* **Aufgaben**
(A) Schreibe aus dem Artikel über den FDLR-Prozess einen Abschnitt wortgetreu ab, der bei den Worten „# taz.de -- 220-223“ beginnt und nach „dem Erdboden gleichmachte.“ endet.
(B) Beantworte anhand des Artikels über den FDLR-Prozess die folgenden Fragen.
(i) An welchem Datum griff die FDLR das Dorf Mianga an?
(ii) In welcher Stadt sind die beiden Milizenführer angeklagt?
(iii) Wie viele Zivilisten tötete die FDLR laut Anklage bei dem Angriff mindestens?

* **Bereitgestellter Auszug**
# taz.de -- 220-223 Tag FDLR-Kriegsverbrecherprozess: „Alle Häuser waren angezündet“
       
       > Ein ehemaliger hochrangiger Milizenkommandant schildert, wie die FDLR das
       > kongolesische Dorf Mianga dem Erdboden gleichmachte.
       
 (IMG) Bild: Aus dem Wald hinunter in die Dörfer: FDLR-Soldat in Aktion.
       
       STUTTGART/BERLIN taz | Der Angriff der ruandischen Hutu-Miliz FDLR
       (Demokratische Kräfte zur Befreiung Ruandas) auf das Dorf Mianga tief im
       Wald der ostkongolesischen Provinz Nord-Kivu am 12. April 2009 ist das
       zweitgrößte, das die deutsche Bundesanwaltschaft den beiden in Stuttgart
       angeklagten Milizenführern Ignace Murwanashyaka und Straton Musoni zur Last
       legt. Am Morgen des Ostersonntags 2009, so die Anklage, überfiel die FDLR
       das Dorf, tötete oder vertrieb die dort stationierten kongolesischen
       Regierungssoldaten, enthauptete den Ortsvorsteher in seinem Bett und tötete
       mindestens 41 Zivilisten, bevor sie Mianga vollständig niederbrannte.

* **Gespeicherte Datensätze**
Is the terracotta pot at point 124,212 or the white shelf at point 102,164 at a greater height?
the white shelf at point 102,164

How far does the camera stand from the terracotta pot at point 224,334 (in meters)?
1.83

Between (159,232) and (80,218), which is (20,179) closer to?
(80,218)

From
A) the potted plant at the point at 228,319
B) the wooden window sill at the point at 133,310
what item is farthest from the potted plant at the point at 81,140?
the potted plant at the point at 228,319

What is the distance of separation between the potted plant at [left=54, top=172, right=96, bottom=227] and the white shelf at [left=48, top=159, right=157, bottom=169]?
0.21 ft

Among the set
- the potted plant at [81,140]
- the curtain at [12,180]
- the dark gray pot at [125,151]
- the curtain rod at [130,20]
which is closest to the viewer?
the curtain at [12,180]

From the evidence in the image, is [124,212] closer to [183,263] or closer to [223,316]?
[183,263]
* * *
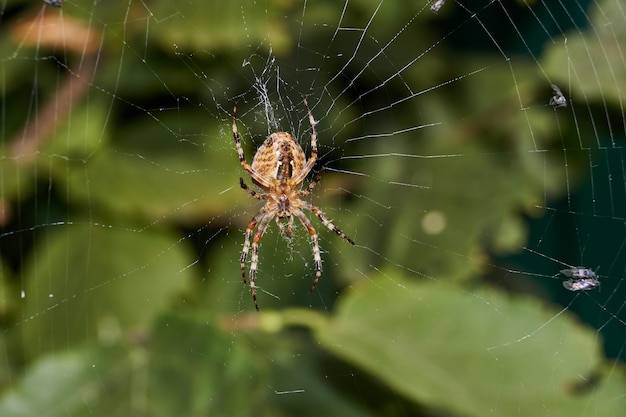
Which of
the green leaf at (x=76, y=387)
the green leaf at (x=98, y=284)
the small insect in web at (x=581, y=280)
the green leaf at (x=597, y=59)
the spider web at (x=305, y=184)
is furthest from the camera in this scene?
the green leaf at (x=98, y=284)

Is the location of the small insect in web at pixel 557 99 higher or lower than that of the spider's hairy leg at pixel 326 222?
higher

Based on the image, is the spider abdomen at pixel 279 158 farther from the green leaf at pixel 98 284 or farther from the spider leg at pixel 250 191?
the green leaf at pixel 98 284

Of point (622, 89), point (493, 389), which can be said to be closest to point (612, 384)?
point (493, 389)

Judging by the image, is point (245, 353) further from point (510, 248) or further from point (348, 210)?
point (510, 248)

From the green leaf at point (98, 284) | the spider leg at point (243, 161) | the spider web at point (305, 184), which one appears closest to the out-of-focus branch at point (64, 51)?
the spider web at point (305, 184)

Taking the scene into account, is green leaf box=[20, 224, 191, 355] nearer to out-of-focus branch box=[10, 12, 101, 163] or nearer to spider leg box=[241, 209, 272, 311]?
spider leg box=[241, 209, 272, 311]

* **Lösungen**
(A)
# taz.de -- 220-223 Tag FDLR-Kriegsverbrecherprozess: „Alle Häuser waren angezündet“
       
       > Ein ehemaliger hochrangiger Milizenkommandant schildert, wie die FDLR das
       > kongolesische Dorf Mianga dem Erdboden gleichmachte.

(B)
(i) Am 12. April 2009.
(ii) In Stuttgart.
(iii) Mindestens 41.